Comparison of the quality and amount of Vitamin B12 in animal versus plant-based foods and whether the gut produces this nutrient in usable form.
Modern dietary propaganda consistently gets it wrong…very VERY wrong…when it comes to the critical nutrient Vitamin B12.
The false notions pertaining to proper food sources of B12 have resulted in epidemic numbers of people being deficient in this all-important nutrient. The health consequences of this can be nothing short of devastating over the long term.
Vitamin B12 Deficiency Signs
Deficiency of B12 is extremely dangerous to health and can lead to dementia and even death if not rectified.
Early symptoms include paleness and overall weakness and fatigue. As the anemia caused by B12 deficiency progresses, symptoms can mimic aging.
Thus, some physicians can easily dismiss these signs as a somehow natural or “normal” occurrence.
Later signs include shaky hands or spastic movement in general, sleeping disorders, unsteady gait, incontinence, and memory loss.
Easy bruising is one of the most visible signs. Personality disorders and anger issues can also sometimes manifest.
For those trying to lose weight and using fascia blasting devices to help reduce the appearance of fat, severe bruising can occur.
Nervous system, reproductive, and digestive problems such as depression, tingling hands/feet, stomach upset, constipation (or diarrhea), and difficulties getting pregnant are also warning signs of low B12 status.
Children with B12 deficiency are particularly at risk with permanent damage to development a very real possibility. Growth retardation, delay in motor skill development, and significantly reduced problem-solving, spatial ability, and overall ability to learn are the consequences of low B12 in the developing years.
The real culprit in the B12 deficiency epidemic (by some estimates, about 40% of people are deficient and most are completely unaware of the situation), is the demonization and consequent avoidance of B12 rich foods by a duped public.
B12 High in Animal Foods
The very foods highest in B12, particularly pastured organ meats and fresh eggs, are the very same ones erroneously labeled as unhealthy by conventional nutritional circles. These include:
- liver
- egg yolks
- kidney
- meat (cooking meat only destroys B12 on the surface, not the interior of the meat)
- fish
- shellfish
- dairy products. Note that raw dairy has more B12 than pasteurized. In addition, the milk enzymes that assist with absorbing this nutrient are present in unprocessed dairy.

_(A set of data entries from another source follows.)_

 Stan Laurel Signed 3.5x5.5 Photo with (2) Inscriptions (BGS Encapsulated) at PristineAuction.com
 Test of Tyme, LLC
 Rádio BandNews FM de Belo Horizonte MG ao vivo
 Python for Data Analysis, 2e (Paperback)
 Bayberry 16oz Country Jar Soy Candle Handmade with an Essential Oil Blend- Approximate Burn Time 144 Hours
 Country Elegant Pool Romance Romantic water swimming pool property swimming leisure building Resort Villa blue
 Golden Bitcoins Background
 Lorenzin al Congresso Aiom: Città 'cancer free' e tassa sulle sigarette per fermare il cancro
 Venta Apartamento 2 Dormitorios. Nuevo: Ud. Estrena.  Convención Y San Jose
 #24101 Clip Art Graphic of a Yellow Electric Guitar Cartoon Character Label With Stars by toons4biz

Ironically, these very same foods were revered by Traditional Societies. The reason is that they imparted vibrant health, vitality, fertility, and healthy babies and children to those that consumed them:
Do Gut Bacteria Produce B12?
Because the original source of B12 in nature is bacteria, some nutritional sources confuse the issue by maintaining that beneficial B12 is synthesized by gut flora in the colon of humans.

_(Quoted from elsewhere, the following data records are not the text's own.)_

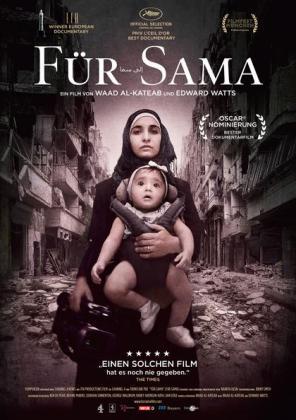 Für Sama (OV)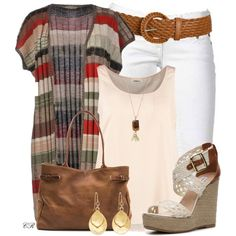 """Striped Short Sleeve Cardi and Wedges"""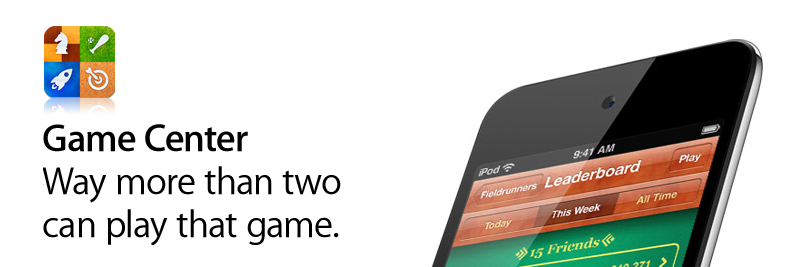 OpenFeint's PlayTime Brings iOS And Android Gamers Together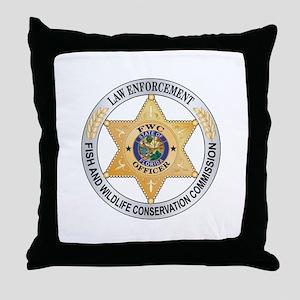 Florida Game Warden Throw Pillow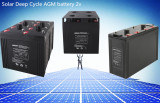 Solar Deep Cycle AGM Battery 2v series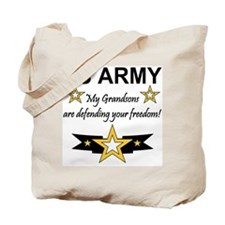US Army Grandsons Defending Tote Bag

While this may be true, the B12 that is produced this way is not in a usable form. The body is able to absorb very little if any bacteria-produced B12 across the walls of the large intestine or colon.
The reason is that the bacteria produced B12 in the gut is not attached to the “intrinsic factor” (IF). This is a special protein that is secreted in the stomach.
B12 must attach to an intrinsic factor protein to be absorbed effectively. This happens when B12 binds with the intrinsic factor that has been broken down by pancreatic enzymes in the small intestine.
The tightly bound B12-intrinsic factor complex then moves through the gut to the Ileum or lower portion of the small intestine. From there, it attaches to cell receptors for absorption.
B12 in Plant Foods
Contrary to claims by the vegan community, usable B12 is not available in algae like clean sources of spirulina or tempeh (a fermented soy product).
The B12 found in these foods is similar to true B12 but not exactly the same thing. The B12 in brewer’s yeast also called nutritional yeast, is due to factory fortification. In other words, it is a synthetic source and not naturally occurring.
Algae Contains B12 Imposter
Studies have indicated that these B12 analogs in algae and tempeh are not bioavailable. Blood levels of the nutrient did not change even after these plant-based foods were added to the diet.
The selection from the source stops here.